Hay un tema que me interesa desde hace mucho tiempo que es el del PUBLIC LENDING RIGHT, derecho al préstamo público. (que consiste en un canon o pago por el préstamo público en bibliotecas, por el ‘perjuicio’ que se causa al autor cuando se presta su libro en una biblioteca (?)), Me ocupé del PLR hace algún tiempo por un aviso que acompañaba la edición para Latino América de “Memoria de mis putas tristes”, última novela de García Marquez. En relación con esta figura hay novedades en Italia.

Recordemos que la figura parte de la base de consderar el préstamo en las bibliotecas públicas como una forma de explotación del privilegio legal (derecho de autor /copyright) otorgado al autor o titular que en consecuencia debe ser resarcido económicamente y, que como privilegio puede ser objeto de licencia por parte del autor (el autor puede prohibirlo o cobrar por ello). El PLR fue recogido en la Unión Europea en la Directiva 92/100/CEE de Noviembre de 1992, si bien esta norma busca mantener la diversidad de aproximaciones de los países miembros, de modo que es un texto legal flexible que permite una implementación muy diversa en cada país, también es cierto que obliga a todos los países miembros a encontrar un esquema que se ajuste a la idea de ‘reconocer un perjuicio económico al autor por virtud del préstamo público que se hace en las bibliotecas públicas (valga la redundancia).

Esto parece que es lo que está sucediendo en Italia y lo que está generando esquemas de reacción para analizar la situación. En el wiki de “Frontiere Digitale” se encuentra una página que hace un llamado a la comunidad a analizar el esquema que el Estado está proponiedo en lo que ellos llaman “prestito a pagamento nelle biblioteche”.

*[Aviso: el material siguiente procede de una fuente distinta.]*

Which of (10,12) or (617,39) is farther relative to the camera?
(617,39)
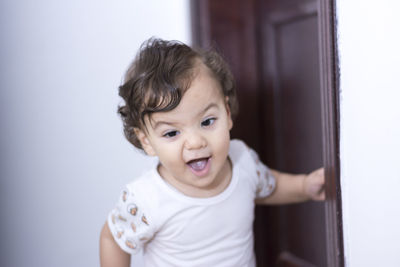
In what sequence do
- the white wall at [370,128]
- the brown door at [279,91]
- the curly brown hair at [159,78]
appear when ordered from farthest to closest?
the brown door at [279,91], the curly brown hair at [159,78], the white wall at [370,128]

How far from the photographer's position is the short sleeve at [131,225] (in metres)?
0.78

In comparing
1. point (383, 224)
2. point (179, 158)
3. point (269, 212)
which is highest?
point (179, 158)

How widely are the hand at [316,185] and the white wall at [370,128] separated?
19cm

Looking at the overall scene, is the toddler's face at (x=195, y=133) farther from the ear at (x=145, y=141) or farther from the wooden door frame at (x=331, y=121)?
the wooden door frame at (x=331, y=121)

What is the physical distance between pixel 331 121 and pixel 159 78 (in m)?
0.31

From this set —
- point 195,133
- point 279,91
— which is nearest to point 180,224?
point 195,133

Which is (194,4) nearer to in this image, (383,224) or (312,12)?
(312,12)

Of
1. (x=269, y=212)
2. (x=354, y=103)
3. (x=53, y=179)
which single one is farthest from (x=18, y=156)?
(x=269, y=212)

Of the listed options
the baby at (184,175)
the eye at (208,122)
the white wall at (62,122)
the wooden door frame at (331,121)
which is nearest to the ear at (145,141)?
the baby at (184,175)

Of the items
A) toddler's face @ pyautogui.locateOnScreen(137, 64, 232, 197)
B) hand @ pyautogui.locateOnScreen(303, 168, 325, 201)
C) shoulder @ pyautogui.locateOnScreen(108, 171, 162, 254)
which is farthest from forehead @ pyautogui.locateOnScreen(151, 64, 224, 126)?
hand @ pyautogui.locateOnScreen(303, 168, 325, 201)

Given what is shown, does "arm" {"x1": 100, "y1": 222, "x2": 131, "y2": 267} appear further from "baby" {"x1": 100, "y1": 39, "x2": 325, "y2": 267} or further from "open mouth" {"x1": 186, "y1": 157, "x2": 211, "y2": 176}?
"open mouth" {"x1": 186, "y1": 157, "x2": 211, "y2": 176}

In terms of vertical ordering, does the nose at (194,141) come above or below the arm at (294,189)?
above

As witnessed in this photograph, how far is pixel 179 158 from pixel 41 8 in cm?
47

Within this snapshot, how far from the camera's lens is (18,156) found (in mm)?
843
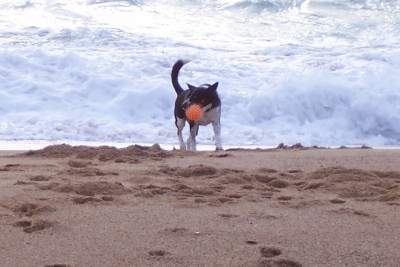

En esta página explican que en un proyecto de ley para 2007 el gobierno está proponiendo la creación de un Fondo para el derecho de préstamo público, de 3millones de euros que gestionará la SIAE (entidad gestora de derechos de autor italiana equivalente a la SAYCO colombiana), quien se encargará de distribuir el dinero entre quienes sean titulares de tal derecho y con la idea de hacer ‘gratuito’ el préstamo al ‘usuario final’.

Frente a este esquema se preguntan los italianos “¿quienes son los usuarios finales si no los contribuyentes que con 3 millones de euros estan pagando de su bolsillo mediante los impuestos? ¿Qué piensa de gastar el dinero público para enrriquecer a los grandes editores, a las multinacionales del entretenimiento y a los autores en cabeza de las sociedad de gestión?” (traducción personal) y hace un llamado para analizar el proyecto imaginando otros destinos para ese fondo.

El tema es muy interesante y el debate pondrá sobre la mesa nuevamente argumentos de uno y otro lado.